Mpiranya, also one of the tribunal’s most wanted persons, was indicted in 2002 and stands accused of “participating in the planning, preparation and execution of a plan to exterminate the Tutsi population of Rwanda”.

The move by the ICTR follows a motion by the prosecution requesting the tribunal to start hearing charges and assess evidence and cross-examine witnesses, pinning Mpiranya and Kabuga, so that the evidence is preserved and archived for future use.

Prosecution also seeks to safeguard evidence against Augustin Bizimana, a former Minister of Defence of the Hutu-led government that is accused of masterminding and executing the genocide.

The Rwandan government welcomed the news saying it was a “practical way of solving issues” which would ensure that justice would, at some point, prevail.
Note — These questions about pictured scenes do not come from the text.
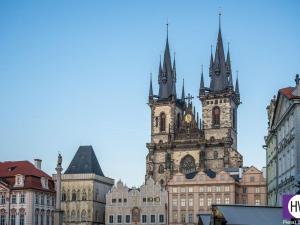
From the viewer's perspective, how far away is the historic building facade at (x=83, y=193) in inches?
3807

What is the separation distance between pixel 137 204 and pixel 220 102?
26.4 m

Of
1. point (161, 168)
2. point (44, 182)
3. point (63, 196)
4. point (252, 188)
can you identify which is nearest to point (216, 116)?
point (161, 168)

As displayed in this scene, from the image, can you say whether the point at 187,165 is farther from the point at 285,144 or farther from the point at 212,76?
the point at 285,144

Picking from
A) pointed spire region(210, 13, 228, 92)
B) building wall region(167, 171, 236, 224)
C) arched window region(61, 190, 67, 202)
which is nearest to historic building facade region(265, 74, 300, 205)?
building wall region(167, 171, 236, 224)

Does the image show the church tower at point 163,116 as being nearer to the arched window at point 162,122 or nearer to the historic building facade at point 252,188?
the arched window at point 162,122

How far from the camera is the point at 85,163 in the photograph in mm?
101125

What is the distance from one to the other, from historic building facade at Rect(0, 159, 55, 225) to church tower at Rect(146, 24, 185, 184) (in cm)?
2598

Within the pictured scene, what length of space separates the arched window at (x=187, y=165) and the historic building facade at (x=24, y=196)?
28.1m

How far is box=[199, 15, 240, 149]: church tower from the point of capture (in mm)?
108688

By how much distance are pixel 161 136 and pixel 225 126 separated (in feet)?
42.6

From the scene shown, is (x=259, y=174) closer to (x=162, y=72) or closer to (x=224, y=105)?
(x=224, y=105)

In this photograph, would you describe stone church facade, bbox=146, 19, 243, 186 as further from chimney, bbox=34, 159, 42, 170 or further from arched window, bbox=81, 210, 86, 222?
chimney, bbox=34, 159, 42, 170

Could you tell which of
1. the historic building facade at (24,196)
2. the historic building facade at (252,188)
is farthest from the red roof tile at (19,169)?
the historic building facade at (252,188)

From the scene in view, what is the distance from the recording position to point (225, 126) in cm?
10831
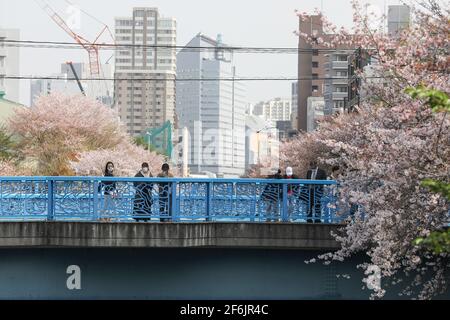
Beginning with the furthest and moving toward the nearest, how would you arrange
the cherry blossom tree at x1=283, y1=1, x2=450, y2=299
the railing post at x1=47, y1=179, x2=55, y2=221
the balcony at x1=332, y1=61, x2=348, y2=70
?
the balcony at x1=332, y1=61, x2=348, y2=70
the railing post at x1=47, y1=179, x2=55, y2=221
the cherry blossom tree at x1=283, y1=1, x2=450, y2=299

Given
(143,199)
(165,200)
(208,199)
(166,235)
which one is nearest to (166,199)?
(165,200)

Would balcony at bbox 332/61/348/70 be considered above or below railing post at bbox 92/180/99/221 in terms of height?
above

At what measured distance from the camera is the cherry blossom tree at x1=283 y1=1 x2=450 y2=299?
18.2m

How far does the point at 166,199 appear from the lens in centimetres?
2445

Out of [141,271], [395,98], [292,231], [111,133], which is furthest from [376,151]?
[111,133]

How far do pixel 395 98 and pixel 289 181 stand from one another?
4856 millimetres

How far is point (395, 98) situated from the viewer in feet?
65.9

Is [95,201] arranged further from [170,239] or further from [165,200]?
[170,239]

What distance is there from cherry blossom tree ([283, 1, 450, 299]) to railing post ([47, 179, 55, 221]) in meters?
6.43

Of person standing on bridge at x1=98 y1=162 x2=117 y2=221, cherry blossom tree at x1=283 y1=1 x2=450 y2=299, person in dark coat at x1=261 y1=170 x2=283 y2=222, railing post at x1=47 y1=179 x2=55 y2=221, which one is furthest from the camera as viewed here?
person in dark coat at x1=261 y1=170 x2=283 y2=222

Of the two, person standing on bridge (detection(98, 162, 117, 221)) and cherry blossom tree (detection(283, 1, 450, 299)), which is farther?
person standing on bridge (detection(98, 162, 117, 221))

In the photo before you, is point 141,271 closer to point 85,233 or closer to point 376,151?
point 85,233

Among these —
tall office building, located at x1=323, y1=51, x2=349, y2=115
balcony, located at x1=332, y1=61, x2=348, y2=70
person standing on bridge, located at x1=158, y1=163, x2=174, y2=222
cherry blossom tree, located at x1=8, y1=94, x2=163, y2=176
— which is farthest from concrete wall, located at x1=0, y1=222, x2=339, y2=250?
balcony, located at x1=332, y1=61, x2=348, y2=70

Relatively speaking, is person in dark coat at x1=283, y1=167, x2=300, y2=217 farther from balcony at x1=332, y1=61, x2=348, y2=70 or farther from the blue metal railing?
balcony at x1=332, y1=61, x2=348, y2=70
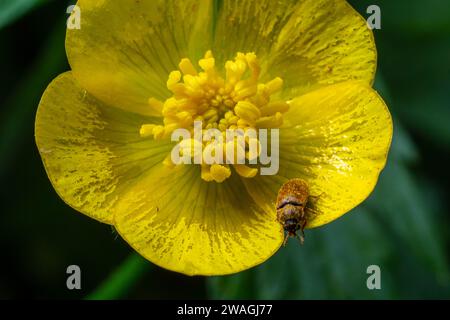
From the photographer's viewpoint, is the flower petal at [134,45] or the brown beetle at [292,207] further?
the flower petal at [134,45]

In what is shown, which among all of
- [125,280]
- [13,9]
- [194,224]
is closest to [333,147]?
[194,224]

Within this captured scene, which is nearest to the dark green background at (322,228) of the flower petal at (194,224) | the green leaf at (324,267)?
the green leaf at (324,267)

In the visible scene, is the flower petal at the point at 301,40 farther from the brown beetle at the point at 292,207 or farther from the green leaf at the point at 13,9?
the green leaf at the point at 13,9

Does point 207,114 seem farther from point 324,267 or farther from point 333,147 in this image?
point 324,267

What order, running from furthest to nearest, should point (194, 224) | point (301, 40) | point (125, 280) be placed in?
point (125, 280) → point (301, 40) → point (194, 224)

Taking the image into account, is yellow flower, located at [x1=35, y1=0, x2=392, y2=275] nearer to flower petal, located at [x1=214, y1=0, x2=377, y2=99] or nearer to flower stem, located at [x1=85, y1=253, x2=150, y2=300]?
flower petal, located at [x1=214, y1=0, x2=377, y2=99]

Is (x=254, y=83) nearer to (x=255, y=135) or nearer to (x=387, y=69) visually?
(x=255, y=135)

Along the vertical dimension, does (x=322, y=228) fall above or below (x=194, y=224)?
above
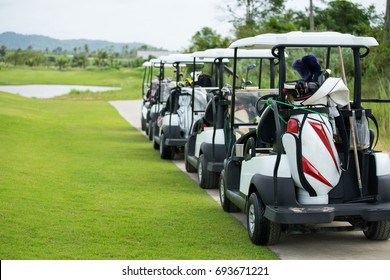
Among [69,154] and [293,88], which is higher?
[293,88]

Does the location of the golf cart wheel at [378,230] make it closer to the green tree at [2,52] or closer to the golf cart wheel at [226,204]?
the golf cart wheel at [226,204]

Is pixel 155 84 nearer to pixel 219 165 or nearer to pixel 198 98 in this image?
pixel 198 98

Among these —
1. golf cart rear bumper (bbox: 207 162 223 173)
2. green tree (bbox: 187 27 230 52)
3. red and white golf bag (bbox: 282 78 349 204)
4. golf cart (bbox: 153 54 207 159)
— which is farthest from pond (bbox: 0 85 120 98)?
red and white golf bag (bbox: 282 78 349 204)

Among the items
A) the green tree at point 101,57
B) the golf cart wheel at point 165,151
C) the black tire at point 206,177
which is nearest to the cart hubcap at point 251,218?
the black tire at point 206,177

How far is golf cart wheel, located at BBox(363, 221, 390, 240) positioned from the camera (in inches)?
289

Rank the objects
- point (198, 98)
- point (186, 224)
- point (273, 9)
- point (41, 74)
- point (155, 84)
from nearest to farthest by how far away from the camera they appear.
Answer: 1. point (186, 224)
2. point (198, 98)
3. point (155, 84)
4. point (273, 9)
5. point (41, 74)

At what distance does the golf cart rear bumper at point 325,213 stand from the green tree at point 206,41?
29116 millimetres

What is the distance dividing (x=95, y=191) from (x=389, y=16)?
14.1m

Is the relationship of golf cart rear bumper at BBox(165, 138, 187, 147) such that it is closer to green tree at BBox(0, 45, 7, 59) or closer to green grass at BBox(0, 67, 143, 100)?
green grass at BBox(0, 67, 143, 100)

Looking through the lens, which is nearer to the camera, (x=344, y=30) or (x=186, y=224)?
(x=186, y=224)

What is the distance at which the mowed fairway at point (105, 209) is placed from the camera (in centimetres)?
705

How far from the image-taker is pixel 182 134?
14125 mm
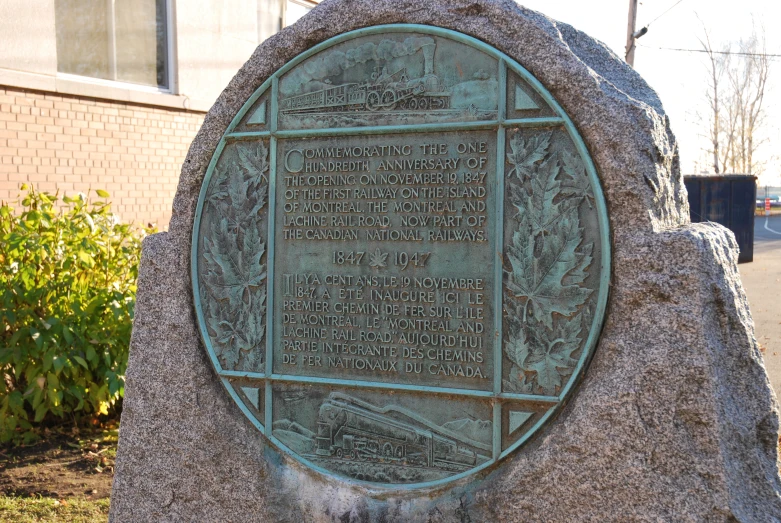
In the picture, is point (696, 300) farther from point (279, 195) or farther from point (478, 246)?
point (279, 195)

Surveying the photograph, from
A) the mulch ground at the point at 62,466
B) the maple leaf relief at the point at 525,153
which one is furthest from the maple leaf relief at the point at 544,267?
the mulch ground at the point at 62,466

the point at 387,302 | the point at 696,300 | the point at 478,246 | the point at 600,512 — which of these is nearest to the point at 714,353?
the point at 696,300

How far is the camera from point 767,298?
1262 cm

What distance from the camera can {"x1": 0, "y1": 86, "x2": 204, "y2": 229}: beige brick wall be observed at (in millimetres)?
7641

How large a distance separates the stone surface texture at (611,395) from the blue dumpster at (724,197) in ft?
44.0

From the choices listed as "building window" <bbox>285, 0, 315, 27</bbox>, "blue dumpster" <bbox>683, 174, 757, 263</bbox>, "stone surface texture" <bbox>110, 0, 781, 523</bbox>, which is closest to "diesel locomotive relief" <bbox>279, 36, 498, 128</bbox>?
"stone surface texture" <bbox>110, 0, 781, 523</bbox>

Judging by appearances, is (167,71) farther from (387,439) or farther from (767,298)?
(767,298)

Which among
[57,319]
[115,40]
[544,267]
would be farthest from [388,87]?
[115,40]

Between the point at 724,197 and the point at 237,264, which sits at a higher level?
the point at 724,197

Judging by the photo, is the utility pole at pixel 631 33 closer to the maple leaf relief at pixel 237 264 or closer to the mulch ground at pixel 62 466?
the mulch ground at pixel 62 466

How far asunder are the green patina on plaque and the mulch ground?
1.99m

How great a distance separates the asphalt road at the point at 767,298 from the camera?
826 cm

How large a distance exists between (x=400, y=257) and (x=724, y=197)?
14358 millimetres

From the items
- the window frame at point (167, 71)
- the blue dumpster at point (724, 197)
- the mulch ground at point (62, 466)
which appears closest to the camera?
the mulch ground at point (62, 466)
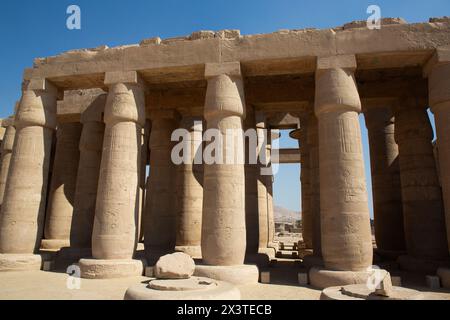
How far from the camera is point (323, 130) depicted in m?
9.05

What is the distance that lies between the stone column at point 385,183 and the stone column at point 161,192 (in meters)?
8.09

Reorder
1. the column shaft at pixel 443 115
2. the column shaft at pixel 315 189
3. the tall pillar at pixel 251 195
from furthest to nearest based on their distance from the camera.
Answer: the tall pillar at pixel 251 195
the column shaft at pixel 315 189
the column shaft at pixel 443 115

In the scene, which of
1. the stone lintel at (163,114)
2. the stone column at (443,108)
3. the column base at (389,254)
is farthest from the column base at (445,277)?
the stone lintel at (163,114)

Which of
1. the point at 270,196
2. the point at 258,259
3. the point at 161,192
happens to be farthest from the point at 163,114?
the point at 270,196

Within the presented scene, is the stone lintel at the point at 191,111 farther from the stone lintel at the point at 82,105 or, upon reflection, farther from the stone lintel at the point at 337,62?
the stone lintel at the point at 337,62

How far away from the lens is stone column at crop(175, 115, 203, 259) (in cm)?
1296

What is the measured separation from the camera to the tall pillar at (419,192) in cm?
1033

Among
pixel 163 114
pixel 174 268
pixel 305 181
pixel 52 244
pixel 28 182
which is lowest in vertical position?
pixel 52 244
“It can take one, 10 or 20 years to arrest them, but this evidence will remain fresh awaiting them. We are aware that as years go by, witnesses age or die, evidence wears away and soon the ICTR will close shop. This is a good and timely move,” said Rwanda’s Minister of Justice, Tharcisse Karugarama.

Judge Vagn Joensen, who will preside over the proceedings, said in the scheduling order that the session would continue until the depositions of all the prosecution witnesses were recorded.

Reports, quoting sources at the ICTR, say Kabuga is carrying out his commercial activities in Kenya, while Mpiranya is allegedly being protected by senior officials in Zimbabwe.